- Fairhaven
- Coordinates: 38°27′22″S 144°05′09″E﻿ / ﻿38.45611°S 144.08583°E
- Country: Australia
- State: Victoria
- LGA: Surf Coast Shire;
- First People: Eastern Maar;
- Location: 43 km (27 mi) SW of Geelong; 106 km (66 mi) SW of Melbourne;

Government
- • State electorate: Polwarth;
- • Federal division: Wannon;

Population
- • Total: 390 (SAL 2021)
- Postcode: 3231
Localities around Fairhaven
| Aireys Inlet | Aireys Inlet | Aireys Inlet |
| Moggs Creek | Fairhaven | Aireys Inlet |
| Bass Strait | Bass Strait | Bass Strait |

= Fairhaven, Victoria =

Fairhaven is a town in the Surf Coast Shire, Victoria, Australia. In the 2021 census, Fairhaven had a population of 390 people.

The town is a popular holiday destination, with many homes being used for that purpose.

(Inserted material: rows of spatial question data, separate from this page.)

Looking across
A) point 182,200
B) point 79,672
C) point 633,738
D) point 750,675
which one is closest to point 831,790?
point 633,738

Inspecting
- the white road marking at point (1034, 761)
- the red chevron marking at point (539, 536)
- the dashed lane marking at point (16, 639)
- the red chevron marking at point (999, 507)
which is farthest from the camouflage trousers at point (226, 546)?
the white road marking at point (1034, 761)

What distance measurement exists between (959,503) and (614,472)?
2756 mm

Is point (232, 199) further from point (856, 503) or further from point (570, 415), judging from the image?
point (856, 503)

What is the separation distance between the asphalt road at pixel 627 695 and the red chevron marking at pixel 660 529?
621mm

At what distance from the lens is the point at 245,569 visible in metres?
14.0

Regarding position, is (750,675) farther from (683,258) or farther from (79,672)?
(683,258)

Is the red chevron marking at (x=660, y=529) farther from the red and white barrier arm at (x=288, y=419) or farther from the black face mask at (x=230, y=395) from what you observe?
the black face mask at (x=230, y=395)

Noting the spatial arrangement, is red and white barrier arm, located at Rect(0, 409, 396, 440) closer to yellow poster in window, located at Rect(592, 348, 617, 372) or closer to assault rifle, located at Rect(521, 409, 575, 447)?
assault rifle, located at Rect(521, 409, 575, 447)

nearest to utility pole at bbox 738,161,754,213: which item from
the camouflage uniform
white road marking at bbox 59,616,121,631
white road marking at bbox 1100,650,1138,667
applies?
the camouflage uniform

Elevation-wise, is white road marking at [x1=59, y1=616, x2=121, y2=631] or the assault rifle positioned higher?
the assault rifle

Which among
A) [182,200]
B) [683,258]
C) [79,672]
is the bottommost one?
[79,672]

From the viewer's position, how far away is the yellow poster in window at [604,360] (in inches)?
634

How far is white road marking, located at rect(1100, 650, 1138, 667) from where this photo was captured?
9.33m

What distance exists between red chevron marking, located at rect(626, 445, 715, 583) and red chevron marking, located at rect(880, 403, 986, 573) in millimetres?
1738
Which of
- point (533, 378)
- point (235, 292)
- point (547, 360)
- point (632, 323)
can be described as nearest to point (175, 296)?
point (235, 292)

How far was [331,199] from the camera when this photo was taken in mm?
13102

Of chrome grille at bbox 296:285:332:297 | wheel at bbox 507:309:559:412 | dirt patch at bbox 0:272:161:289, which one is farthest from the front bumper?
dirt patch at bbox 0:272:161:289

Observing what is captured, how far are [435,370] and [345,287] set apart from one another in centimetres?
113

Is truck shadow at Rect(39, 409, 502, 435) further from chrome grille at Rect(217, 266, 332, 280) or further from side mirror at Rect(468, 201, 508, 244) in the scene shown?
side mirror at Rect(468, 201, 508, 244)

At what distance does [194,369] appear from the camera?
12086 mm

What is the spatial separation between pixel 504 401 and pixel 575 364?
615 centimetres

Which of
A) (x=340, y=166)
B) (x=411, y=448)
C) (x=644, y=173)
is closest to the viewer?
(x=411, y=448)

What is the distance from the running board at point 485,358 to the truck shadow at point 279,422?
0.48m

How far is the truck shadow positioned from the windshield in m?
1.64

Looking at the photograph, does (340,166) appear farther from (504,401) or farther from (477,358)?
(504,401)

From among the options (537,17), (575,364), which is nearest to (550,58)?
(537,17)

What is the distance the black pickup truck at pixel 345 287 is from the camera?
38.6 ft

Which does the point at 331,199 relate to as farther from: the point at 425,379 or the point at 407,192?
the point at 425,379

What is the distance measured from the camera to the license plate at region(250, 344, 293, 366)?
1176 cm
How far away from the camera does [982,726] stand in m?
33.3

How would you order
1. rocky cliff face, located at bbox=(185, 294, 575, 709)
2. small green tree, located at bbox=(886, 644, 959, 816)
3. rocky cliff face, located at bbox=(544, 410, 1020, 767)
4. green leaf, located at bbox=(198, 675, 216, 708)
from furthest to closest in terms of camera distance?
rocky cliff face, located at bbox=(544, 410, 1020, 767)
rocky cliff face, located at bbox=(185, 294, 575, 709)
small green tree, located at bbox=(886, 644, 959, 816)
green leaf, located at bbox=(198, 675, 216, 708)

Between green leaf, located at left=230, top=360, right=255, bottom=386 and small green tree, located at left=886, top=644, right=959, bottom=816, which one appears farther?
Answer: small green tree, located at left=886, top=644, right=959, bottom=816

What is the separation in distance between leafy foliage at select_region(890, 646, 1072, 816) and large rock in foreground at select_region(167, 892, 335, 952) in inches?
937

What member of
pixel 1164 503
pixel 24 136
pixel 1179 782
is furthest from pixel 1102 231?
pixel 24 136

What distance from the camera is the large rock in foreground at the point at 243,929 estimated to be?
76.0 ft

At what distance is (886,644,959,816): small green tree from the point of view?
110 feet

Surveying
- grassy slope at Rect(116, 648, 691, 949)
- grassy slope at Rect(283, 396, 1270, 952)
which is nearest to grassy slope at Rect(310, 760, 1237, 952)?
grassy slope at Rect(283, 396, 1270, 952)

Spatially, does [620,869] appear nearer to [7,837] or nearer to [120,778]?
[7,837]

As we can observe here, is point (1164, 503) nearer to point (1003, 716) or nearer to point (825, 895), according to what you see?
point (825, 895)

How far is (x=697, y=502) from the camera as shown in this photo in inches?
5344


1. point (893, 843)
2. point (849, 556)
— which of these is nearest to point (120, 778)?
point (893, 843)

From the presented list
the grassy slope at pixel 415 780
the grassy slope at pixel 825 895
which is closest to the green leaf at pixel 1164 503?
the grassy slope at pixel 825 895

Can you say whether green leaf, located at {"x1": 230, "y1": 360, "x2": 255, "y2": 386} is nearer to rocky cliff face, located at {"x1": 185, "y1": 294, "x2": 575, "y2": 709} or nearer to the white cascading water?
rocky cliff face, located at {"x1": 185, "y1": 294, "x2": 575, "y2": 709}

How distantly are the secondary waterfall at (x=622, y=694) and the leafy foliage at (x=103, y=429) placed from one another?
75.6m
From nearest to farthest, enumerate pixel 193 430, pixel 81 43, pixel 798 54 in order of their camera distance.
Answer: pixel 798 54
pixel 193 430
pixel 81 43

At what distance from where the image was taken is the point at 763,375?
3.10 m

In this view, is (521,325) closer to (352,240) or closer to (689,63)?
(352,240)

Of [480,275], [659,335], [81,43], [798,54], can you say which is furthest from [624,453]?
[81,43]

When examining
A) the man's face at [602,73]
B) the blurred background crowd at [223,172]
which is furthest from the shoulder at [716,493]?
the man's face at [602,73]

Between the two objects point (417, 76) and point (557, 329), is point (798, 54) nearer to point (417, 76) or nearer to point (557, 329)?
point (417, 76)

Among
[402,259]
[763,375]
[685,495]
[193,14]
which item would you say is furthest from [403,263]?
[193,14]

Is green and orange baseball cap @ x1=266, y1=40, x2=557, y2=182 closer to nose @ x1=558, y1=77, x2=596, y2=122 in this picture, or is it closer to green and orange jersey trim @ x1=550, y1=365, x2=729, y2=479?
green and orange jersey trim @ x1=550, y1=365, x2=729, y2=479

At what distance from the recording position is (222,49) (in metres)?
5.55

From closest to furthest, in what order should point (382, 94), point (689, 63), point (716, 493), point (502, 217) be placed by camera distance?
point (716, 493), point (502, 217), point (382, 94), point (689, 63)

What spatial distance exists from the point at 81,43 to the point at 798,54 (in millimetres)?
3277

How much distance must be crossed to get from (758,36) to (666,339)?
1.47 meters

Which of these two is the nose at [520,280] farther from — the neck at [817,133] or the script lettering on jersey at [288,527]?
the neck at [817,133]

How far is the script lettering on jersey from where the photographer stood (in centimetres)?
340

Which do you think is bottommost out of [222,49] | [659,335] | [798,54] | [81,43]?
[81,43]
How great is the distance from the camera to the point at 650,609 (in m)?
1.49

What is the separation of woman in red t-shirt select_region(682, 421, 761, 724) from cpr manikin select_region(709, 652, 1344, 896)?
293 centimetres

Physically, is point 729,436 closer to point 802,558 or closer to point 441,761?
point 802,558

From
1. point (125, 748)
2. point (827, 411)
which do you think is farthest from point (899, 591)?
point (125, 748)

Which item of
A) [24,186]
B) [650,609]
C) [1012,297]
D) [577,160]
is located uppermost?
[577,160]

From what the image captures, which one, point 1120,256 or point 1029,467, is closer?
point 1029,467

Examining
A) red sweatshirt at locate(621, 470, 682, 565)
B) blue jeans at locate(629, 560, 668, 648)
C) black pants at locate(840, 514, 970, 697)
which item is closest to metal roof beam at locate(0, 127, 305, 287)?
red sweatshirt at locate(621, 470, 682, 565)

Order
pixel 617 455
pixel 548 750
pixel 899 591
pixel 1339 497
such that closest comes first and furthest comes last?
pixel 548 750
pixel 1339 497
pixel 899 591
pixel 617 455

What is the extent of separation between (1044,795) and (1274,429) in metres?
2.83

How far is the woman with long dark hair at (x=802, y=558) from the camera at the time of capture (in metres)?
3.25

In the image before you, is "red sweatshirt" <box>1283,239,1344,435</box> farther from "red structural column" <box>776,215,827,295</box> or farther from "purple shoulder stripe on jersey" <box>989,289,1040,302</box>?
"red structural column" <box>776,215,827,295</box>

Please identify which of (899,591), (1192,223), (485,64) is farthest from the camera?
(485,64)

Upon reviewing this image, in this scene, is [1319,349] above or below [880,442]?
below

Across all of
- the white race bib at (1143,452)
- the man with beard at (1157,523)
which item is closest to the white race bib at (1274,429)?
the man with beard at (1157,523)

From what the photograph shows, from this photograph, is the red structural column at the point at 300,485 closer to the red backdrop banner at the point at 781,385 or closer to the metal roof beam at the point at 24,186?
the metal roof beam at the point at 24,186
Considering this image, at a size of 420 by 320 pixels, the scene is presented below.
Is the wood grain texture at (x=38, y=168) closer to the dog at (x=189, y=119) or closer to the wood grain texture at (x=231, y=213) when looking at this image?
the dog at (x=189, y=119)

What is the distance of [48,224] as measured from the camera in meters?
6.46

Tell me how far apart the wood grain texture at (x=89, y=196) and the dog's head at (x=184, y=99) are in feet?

It adjoins Fairhaven Beach, which at 6 km long is the longest beach on the Great Ocean Road. The town is separated from adjoining Aireys Inlet by the Painkalac Creek, and development in recent years has seen Fairhaven become increasingly joined to the Aireys Inlet township.

Fairhaven Beach is a popular surfing destination, and the Fairhaven Surf Lifesaving Club, which was founded in 1957, has been described as Fairhaven's "social centre". The club operated out of a volunteer-built clubhouse from 1960 until 2012, when the building was demolished to allow for the construction of a new modern one. Numerous delays saw the club operating out of shipping containers for more than a year, but a new clubhouse finally opened in December 2013.
The locality was mentioned in the 1991 Hollywood blockbuster “Point Break” during the final portion of the movie on a radio weather warning for a cyclone whose eye was about to cross over the locality during the famed 50 year storm. In reality the area is around 1500 kilometres south of the zone in which a cyclone can form.

A local landmark is the Pole House, situated on a concrete column 40 metres above Fairhaven Beach. The original house, built in 1978, was demolished in 2013 after the owners thwarted a bid to list the building on the Victorian Heritage Register. In 2013–14, a house was rebuilt on the existing pole, to a modern design along similar lines. Better Homes and Gardens filmed a segment there for the opening of the replacement house in early 2014.

The Fairhaven area was badly damaged in the Ash Wednesday bushfires of 1983.